Chakotay had said he watched, helpless to interfere in time, as Ellis was attacked and mauled to death by the creatures whom they now knew to be the colonists. Logic dictated that the clothing and the injuries would be teeming with DNA from the attack.

Kaz found nothing.

He looked closer, using his eyes and gentle fingers instead of tools. The cuts in the clothing were startlingly clean and uniform, looking little like what a rent from an animal’s claw would produce. If he didn’t know better, he’d say these cuts came from a precise instrument, such as a knife or a scalpel.

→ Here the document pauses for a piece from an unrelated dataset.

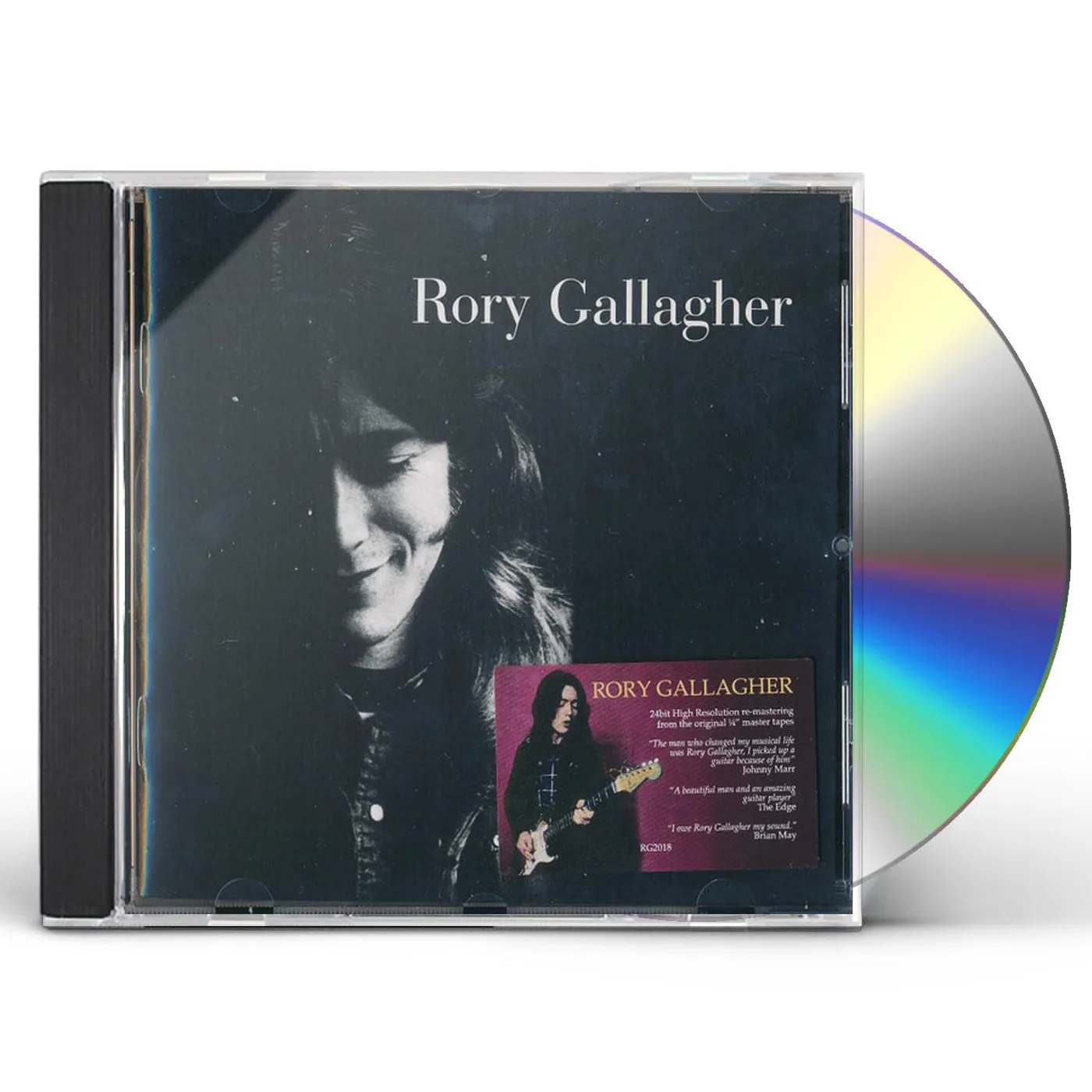 RORY GALLAGHER CD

Kaz replaced the clothing in the sealed container and placed it in the cadaver drawer. Now he bent over the unclothed body, examining the actual wounds themselves. Again, there was no hint of DNA-rich dirt from under a supposedly unsanitary claw, no scattering of animal hair that could point toward Ellis’s attacker. It was, in fact, unnaturally clean, as if Ellis had been killed with a sanitized weapon by an assailant who had no DNA of his own to deposit.

Kaz stood back, wishing with all his might that he could somehow contact Ellis and ask him just what the hell had happened. He knew that on Earth, several centuries ago, it was widely believed even by medical professionals that the eyes of the slain retained the image of their attacker. Would that it were so simple.

“Autopsy addendum,” he said, “0342. Initial visual, tactile, and tricorder examinations reveal no indication of DNA from alleged attacker.” He cringed as he said “alleged,” but it was the truth. Even if it meant, in a very real way, that he was calling Chakotay a liar.